By Alex Hanna
One of the longstanding issues with social movements research is the availability of reliable, timely, and comprehensive protest event data. Ideally, we would like to cover multiple movements and have adequate temporal and spatial variation. However, the generation of protest event data has usually meant many human hours dedicated to hand-coding, usually by farms of social science undergraduates. But the wide availability of electronic sources and advances in natural language processing – or in a word, “big data” – has the potential for pushing the boundaries of our field.

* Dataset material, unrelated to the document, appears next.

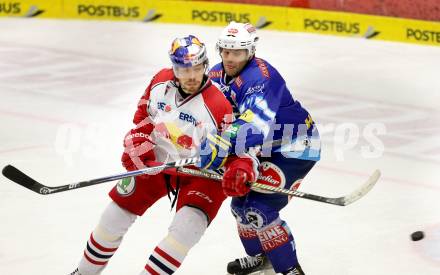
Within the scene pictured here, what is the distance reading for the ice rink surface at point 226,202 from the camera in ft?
18.5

There have been a number of efforts to automate this process using tools from computer science and statistics. Several projects, including PETRARCH and SPEED, are working on generating data for political and conflict events writ large. The EMBERS project is focusing on forecasting protest events from social media. And our team at the University of Wisconsin-Madison is in its first year developing a system called MPEDS, the Machine-Learning Protest Event Data System. Our aim is two-fold: first, to identify protest-related articles in a database of news articles; and second, to identify a number of salient attributes about the protest, including protest form, issue, target, location, size, and social movement organizations involved. We do this by training a set of machine learning classifiers on both existing protest event data and new examples from a variety of news sources beyond the New York Times, which has several well-documented biases.

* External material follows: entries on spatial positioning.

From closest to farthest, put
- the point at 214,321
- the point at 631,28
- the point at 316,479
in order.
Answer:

These automated systems may have the consequence of alleviating some well-known issues related to protest event data. For instance, the ability to code news articles quickly means that the incorporation of new sources (which use the same language to describe protests) is trivial. Incorporating more sources may reduce selection biases related to geographical proximity and size. It also will make the generation of new datasets fast and replicable by cutting out the undergraduate coders (who can then dedicate their time to more intellectually-stimulating tasks!) Lastly, these systems have the potential to generate data in real-time, which has major implications for testing hypotheses about mobilization. By forecasting, I mean making claims about events or trends in events which have not happened yet. Jay Ulfelder, for instance, has argued consistently that social science forecasting can be used as a means of testing competing theories. Sociology as a field, however, has been resistant to this approach.

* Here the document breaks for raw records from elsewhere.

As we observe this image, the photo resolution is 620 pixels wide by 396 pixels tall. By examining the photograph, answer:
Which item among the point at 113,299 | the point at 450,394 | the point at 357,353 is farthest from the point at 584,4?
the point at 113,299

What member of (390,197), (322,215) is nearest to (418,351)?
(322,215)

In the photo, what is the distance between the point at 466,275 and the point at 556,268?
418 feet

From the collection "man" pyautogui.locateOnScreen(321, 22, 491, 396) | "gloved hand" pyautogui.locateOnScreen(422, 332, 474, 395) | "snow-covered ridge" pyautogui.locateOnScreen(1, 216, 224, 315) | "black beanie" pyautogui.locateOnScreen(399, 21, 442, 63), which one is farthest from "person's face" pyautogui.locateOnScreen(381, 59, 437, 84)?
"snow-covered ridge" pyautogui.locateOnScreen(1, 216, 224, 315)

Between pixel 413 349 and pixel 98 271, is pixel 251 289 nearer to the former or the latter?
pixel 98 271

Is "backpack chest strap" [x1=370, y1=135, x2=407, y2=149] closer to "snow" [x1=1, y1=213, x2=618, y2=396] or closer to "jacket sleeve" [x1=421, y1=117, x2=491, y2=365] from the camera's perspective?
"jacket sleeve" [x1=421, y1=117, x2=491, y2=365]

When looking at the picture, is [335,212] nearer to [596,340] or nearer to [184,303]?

However, even with all this machinery, many existing biases will remain. First and foremost, if there’s not anyone there to report the event, then it doesn’t exist. News bureaus are clustered in urban areas and the number of available correspondents is contracting. Additionally, the consolidation of broadcast news media compounds this issue. With social media, sources suffer from a strong urban and youth bias, and is highly variable across countries. This issue is particularly stark in conflict zones which are highly hostile to journalists or authoritarian states in which media is tightly controlled. But this isn’t as damning as we think. Michael Biggs has recently argued that social movement scholars constructing protest event datasets should focus more on very intense protests instead of collecting every single event. But it is still true that a protest with tens of thousands of people in Cairo has a much higher probability of being reported than one in Homs.
Second, the proliferation of sources introduces the potential for many records to refer to the same event. The tale of 538’s coverage of Boko Haram that I mentioned in a previous Mobilizing Ideas post highlights how event duplication can dramatically alter event counts. There may be promise, however, in using record-linking techniques to resolve issues in event repetition. For instance, the Human Rights Data Analysis Group, which estimates the numbers of victims of political violence, uses record-linking in matching multiple lists of these victims. But this is no trivial task, and the problem becomes more intractable when events have multiple fields on which we can match.
Lastly, reliance on news reports has forced researchers interested in generating event data to gather news articles from document databases such as Lexis-Nexis and Factiva. Although it may be easier to gather data in real-time for new events using web scrapers and RSS feeds, historical data is more difficult. These databases are typically only available to libraries which have purchased access, and even then they set up significant obstacles to downloading news articles at scale. The legal status of using news articles in event data research is thorny, and these databases understandably take an aggressive posture to limit access to the intellectual property they store. There may, however, be alternatives to this model of access for researchers. The Linguistic Data Consortium, for instance, provides free access to text repositories to member institutions. And the Open Event Data Alliance is an attempt to develop similar infrastructure for event data researchers.
Despite these issues, the promise of more source data and automated methods is to improve the quality and strength the claims of social movement research across multiple cases. This potential means more comprehensive datasets without large costs in human labor, more transparency through replication, and the potential of forecasting future events. Contrary to some popular conceptions that big data will result in mindless empiricism or the “death of theory,” the integration of these data and methods has the potential to open new doors to theory building and theory verification.